La méthode et la mémoire
Fernand garde un cahier à la couverture un peu râpée, ses pages mangées par des annotations au crayon, des dates, des pressions de pneus, des niveaux de jeu contrôlés et des parcours notés. « Tout s’écrit, parce que tout s’oublie, sauf ce qu’on respecte », martèle-t‑il, le regard fixé sur des chiffres qui semblent compter davantage que des kilomètres ou des heures passées.
Il a appris très tôt que la mécanique rétribue la constance et punit la précipitation, une règle simple qu’il applique avec la sagesse ferme des gens qui ne négocient pas avec la gravité. Son secret n’est pas une astuce, mais une suite de gestes lents, tenus, presque chorégraphiés, où la clé ne force pas, où la goutte d’huile ne se perd jamais par hasard.
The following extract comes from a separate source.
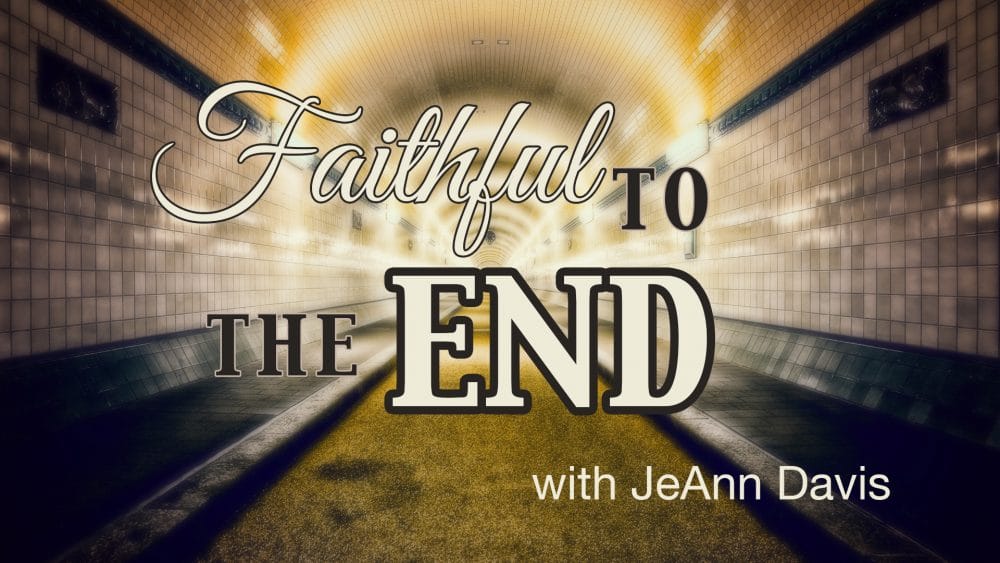 Faithful To The End Image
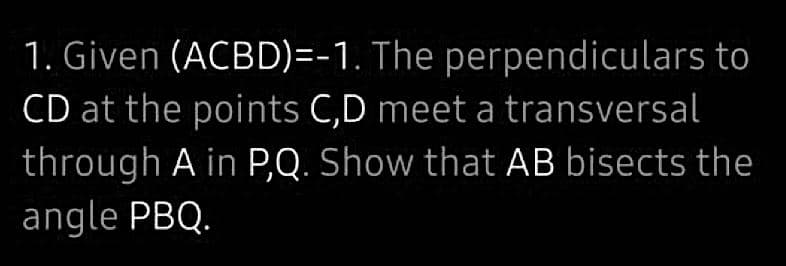 1. Given (ACBD)=-1. The perpendiculars to
CD at the points C,D meet a transversal
through A in P,Q. Show that AB bisects the
angle PBQ.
Voici ses repères immuables, notés au feutre sur un carton épinglé au mur, tacheté de graisse et de pluie ancienne:
– Vidange tous les 5 000 km, filtre vérifié avec un doigt attentif et un chiffon propre
– Allumage réglé à l’oreille, puis confirmé à la lampe, jamais l’un sans l’autre pour rester juste
– Graissage des pivots à la pompe manuelle, jusqu’à la petite perle au bord du joint
– Pression des pneus avant chaque sortie, parce que la route est une promesse à tenir entière
Trouver les pièces, tisser des liens
Les pièces d’époque ne se commandent pas comme un colis banal, elles se traquent, se méritent, se discutent autour d’un café et d’un nom passé de main en main avec une confiance rare. « J’ai plus de copains grâce à cette voiture que dans toute une carrière », sourit Fernand, citant un mécano de province, un carrossier discret, et un forum où l’on s’échange des vues éclatées comme des cartes au trésor fatiguées mais encore parlantes.
Il chine aux bourses d’échanges avec un œil qui sait reconnaître l’acier qui a bien vécu, la bakélite qui n’a pas jauni trop vite et le joint qui promet encore d’être . Quand la pièce manque, il adapte avec respect, jamais en trahison, en ajustant une cote, en refaisant un filetage, en tournant une bague sur un vieux tour qui chante sa basse grave et sa cadence entêtée.
« Ce n’est pas de la nostalgie, c’est de l’écologie appliquée », lâche-t‑il, reposant une bobine d’allumage comme un bijou à la taille exacte de sa confiance et de son moteur sobre. À la fin, chaque pièce raconte une rencontre, un trajet sur une petite route, et une poignée de main qui serre plus qu’elle ne et dure plus qu’une facture froide.
Sur la route, une philosophie
Le dimanche matin, il démarre sans hâte, laisse le ralenti poser sa phrase, puis engage la première comme on entre dans l’eau, avec une attention très simple et une joie très claire. « On ne va jamais plus vite que la vue », dit-il, et la nationale défile à 80, où le paysage respire selon un rythme qu’on a presque oublié mais qu’on retrouve avec une tendresse neuve.
La Simca n’est pas un trophée, elle est une compagne de route, qui pardonne les caprices du vent et chérit le bitume chaud des étés trop lents et les matins lavés d’averse douce. Il s’arrête parfois au même café, commande un crème court, et répond aux curieux qui demandent l’année, la cylindrée, la raison d’aimer les choses qui ne vont plus si vite ni si loin.
« Je ne veux pas qu’elle finisse en voiture du dimanche, je veux qu’elle reste une voiture de tous les soins », confie-t‑il, posant son verre comme on scelle une idée et une habitude bonne. À 83 ans, il ne fait la morale à personne, il montre seulement qu’une mécanique entretenue devient un calendrier de gestes justes et un abri contre l’oubli qui gagne trop .
Le soir, la porte du garage se referme doucement, et la journée laisse derrière elle une ligne d’outils bien rangés, une lueur posée sur un capot qui tient le monde à une échelle et une patience solide. Demain, il y aura peut-être une odeur à vérifier, un jeu à corriger, ou simplement un chiffon passé sur un chrome qui reflète un sourire encore jeune et une promenade encore à venir.